[Items listed in a dataset]
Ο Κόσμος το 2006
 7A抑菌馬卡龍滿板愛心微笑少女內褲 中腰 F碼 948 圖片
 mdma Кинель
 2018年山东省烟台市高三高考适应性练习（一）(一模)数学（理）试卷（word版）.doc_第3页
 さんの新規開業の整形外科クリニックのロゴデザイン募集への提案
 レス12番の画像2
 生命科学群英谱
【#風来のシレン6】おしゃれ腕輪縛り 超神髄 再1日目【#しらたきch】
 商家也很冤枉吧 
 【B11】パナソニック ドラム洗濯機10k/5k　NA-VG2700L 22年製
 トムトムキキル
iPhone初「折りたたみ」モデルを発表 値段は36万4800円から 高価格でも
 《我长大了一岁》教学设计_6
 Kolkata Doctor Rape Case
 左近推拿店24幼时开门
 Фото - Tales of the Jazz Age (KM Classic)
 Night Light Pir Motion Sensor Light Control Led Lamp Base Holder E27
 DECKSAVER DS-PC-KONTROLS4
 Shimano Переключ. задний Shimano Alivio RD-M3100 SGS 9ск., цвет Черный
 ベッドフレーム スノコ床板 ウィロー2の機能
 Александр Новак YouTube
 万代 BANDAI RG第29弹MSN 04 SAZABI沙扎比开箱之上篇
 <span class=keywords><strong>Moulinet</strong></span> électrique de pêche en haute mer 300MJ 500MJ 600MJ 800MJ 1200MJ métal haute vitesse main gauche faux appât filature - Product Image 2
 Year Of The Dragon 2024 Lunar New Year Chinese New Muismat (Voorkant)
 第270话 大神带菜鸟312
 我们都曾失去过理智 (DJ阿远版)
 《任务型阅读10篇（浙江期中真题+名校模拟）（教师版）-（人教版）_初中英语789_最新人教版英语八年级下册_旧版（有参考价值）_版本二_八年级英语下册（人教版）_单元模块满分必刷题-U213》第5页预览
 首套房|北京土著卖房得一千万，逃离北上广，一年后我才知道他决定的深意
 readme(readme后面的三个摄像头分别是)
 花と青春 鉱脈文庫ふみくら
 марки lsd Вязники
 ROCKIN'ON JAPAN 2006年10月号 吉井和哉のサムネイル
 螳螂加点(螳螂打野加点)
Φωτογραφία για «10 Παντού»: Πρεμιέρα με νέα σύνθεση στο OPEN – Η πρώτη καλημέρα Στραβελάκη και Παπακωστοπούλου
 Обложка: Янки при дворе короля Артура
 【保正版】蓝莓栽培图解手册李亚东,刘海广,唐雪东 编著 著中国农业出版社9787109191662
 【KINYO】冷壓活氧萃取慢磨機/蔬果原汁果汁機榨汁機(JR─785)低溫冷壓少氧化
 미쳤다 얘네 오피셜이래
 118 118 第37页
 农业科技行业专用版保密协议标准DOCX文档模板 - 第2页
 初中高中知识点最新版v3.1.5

* _The task_
An exact reproduction of all the entries above is the expected answer.

* _Solution to this exercise_
Ο Κόσμος το 2006
 7A抑菌馬卡龍滿板愛心微笑少女內褲 中腰 F碼 948 圖片
 mdma Кинель
 2018年山东省烟台市高三高考适应性练习（一）(一模)数学（理）试卷（word版）.doc_第3页
 さんの新規開業の整形外科クリニックのロゴデザイン募集への提案
 レス12番の画像2
 生命科学群英谱
【#風来のシレン6】おしゃれ腕輪縛り 超神髄 再1日目【#しらたきch】
 商家也很冤枉吧 
 【B11】パナソニック ドラム洗濯機10k/5k　NA-VG2700L 22年製
 トムトムキキル
iPhone初「折りたたみ」モデルを発表 値段は36万4800円から 高価格でも
 《我长大了一岁》教学设计_6
 Kolkata Doctor Rape Case
 左近推拿店24幼时开门
 Фото - Tales of the Jazz Age (KM Classic)
 Night Light Pir Motion Sensor Light Control Led Lamp Base Holder E27
 DECKSAVER DS-PC-KONTROLS4
 Shimano Переключ. задний Shimano Alivio RD-M3100 SGS 9ск., цвет Черный
 ベッドフレーム スノコ床板 ウィロー2の機能
 Александр Новак YouTube
 万代 BANDAI RG第29弹MSN 04 SAZABI沙扎比开箱之上篇
 <span class=keywords><strong>Moulinet</strong></span> électrique de pêche en haute mer 300MJ 500MJ 600MJ 800MJ 1200MJ métal haute vitesse main gauche faux appât filature - Product Image 2
 Year Of The Dragon 2024 Lunar New Year Chinese New Muismat (Voorkant)
 第270话 大神带菜鸟312
 我们都曾失去过理智 (DJ阿远版)
 《任务型阅读10篇（浙江期中真题+名校模拟）（教师版）-（人教版）_初中英语789_最新人教版英语八年级下册_旧版（有参考价值）_版本二_八年级英语下册（人教版）_单元模块满分必刷题-U213》第5页预览
 首套房|北京土著卖房得一千万，逃离北上广，一年后我才知道他决定的深意
 readme(readme后面的三个摄像头分别是)
 花と青春 鉱脈文庫ふみくら
 марки lsd Вязники
 ROCKIN'ON JAPAN 2006年10月号 吉井和哉のサムネイル
 螳螂加点(螳螂打野加点)
Φωτογραφία για «10 Παντού»: Πρεμιέρα με νέα σύνθεση στο OPEN – Η πρώτη καλημέρα Στραβελάκη και Παπακωστοπούλου
 Обложка: Янки при дворе короля Артура
 【保正版】蓝莓栽培图解手册李亚东,刘海广,唐雪东 编著 著中国农业出版社9787109191662
 【KINYO】冷壓活氧萃取慢磨機/蔬果原汁果汁機榨汁機(JR─785)低溫冷壓少氧化
 미쳤다 얘네 오피셜이래
 118 118 第37页
 农业科技行业专用版保密协议标准DOCX文档模板 - 第2页
 初中高中知识点最新版v3.1.5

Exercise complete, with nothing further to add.